Friday, 21 May 2010

Alternate world histories

Tamim Ansary has written an alternate world history. Born in Afghanistan and settled in America, Ansary was asked to edit a school book on history and his job was to identify the significant world events, divided into ten units, each unit with three chapters. Thus, the world history had to be broken down into thirty chapters.

In the introduction to his new book, Ansary explains his experience of dealing with members of his school editorial committee, negotiating with them about what events can be significant enough to go into those chapters, and how those persons didn't see Islam as important enough to have a chapter.

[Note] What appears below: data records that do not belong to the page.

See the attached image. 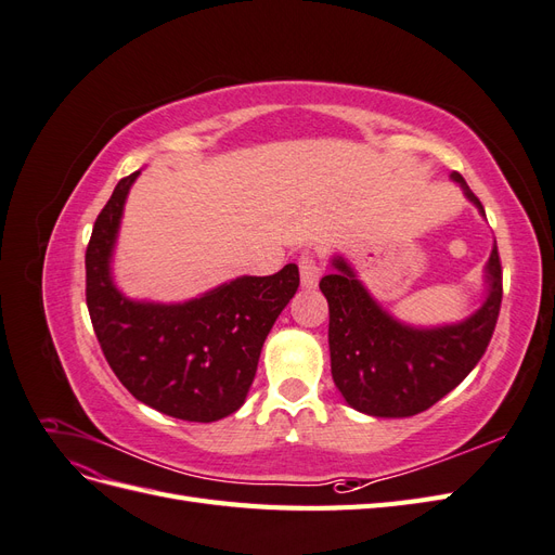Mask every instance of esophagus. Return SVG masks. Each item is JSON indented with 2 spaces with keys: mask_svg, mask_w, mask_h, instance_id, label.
<instances>
[{
  "mask_svg": "<svg viewBox=\"0 0 555 555\" xmlns=\"http://www.w3.org/2000/svg\"><path fill=\"white\" fill-rule=\"evenodd\" d=\"M298 268H300V284H304V289H314L319 278H322V266H319V261L306 251V255L298 259Z\"/></svg>",
  "mask_w": 555,
  "mask_h": 555,
  "instance_id": "esophagus-1",
  "label": "esophagus"
}]
</instances>
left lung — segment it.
<instances>
[{
    "label": "left lung",
    "instance_id": "left-lung-1",
    "mask_svg": "<svg viewBox=\"0 0 555 555\" xmlns=\"http://www.w3.org/2000/svg\"><path fill=\"white\" fill-rule=\"evenodd\" d=\"M451 180L486 217L463 176L451 173ZM331 263L335 273L324 275L319 289L328 300L331 375L349 408L379 418L414 416L456 389L483 357L502 304L498 245L483 268L481 308L442 326L400 322L363 287L345 257H333Z\"/></svg>",
    "mask_w": 555,
    "mask_h": 555
}]
</instances>
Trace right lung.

Ansary says, from the view point of the academics in the West, the world history can be sub-divided more or less into the following significant areas - birth of civilization (Egypt and Mesopotamia); the classical age (Greece and Rome); upper rennaisance (spread of Christianity); Rennaisance and riforms; Illuminism (sicence and exploration); the revolutions (democratic, industrial and technological); the coming up of nation states and the fight for the empires; first and the second world wars; the cold war; and the triumph of democratic capitalism.

However, Ansary proposes to look at the world from the point of view of Islam and to identify their significant events for the world history, and he comes up with the following list - The antiquity (Mesopotamia and Persia); birth of Islam; the Caliphate and the search for universal unity; the fragmentation - the era of Sultanates; the catastrophe - the crusades and the mongols; the rennaisance and the era of three empires; the permeation of the Orient by the West; the reform movements; the triumph of modernist lays; and the Islamic reaction.

Thus, Ansary has written a book called, "Destiny disrupted. A history of world through Islamic eyes".

I like the idea of the book and I think that it will be interesting to read about the world and the events through an alternate point of view. The Western worldview is so dominating that we end up thinking that this is the only way there is to look at the world.

I think that it will be equally interesting to read about the world histories as seen by other points of views. For example, from India, what events we see as significant, that shaped the world? Probably it will start around Mohanjodaro and Harappa, go on to spread of agricutlure in the Ganges valley? What role will play Ashoka and Buddha in shaping the history of the whole Asian continent?

And the Chinese world history, how it will it differ from others? And the worldview of an African or a south Amerindian?

Perhaps, some book publisher will bring together persons from all over the world to write an alternate world history, that brings together the significant events from all our pasts! I would like to read that.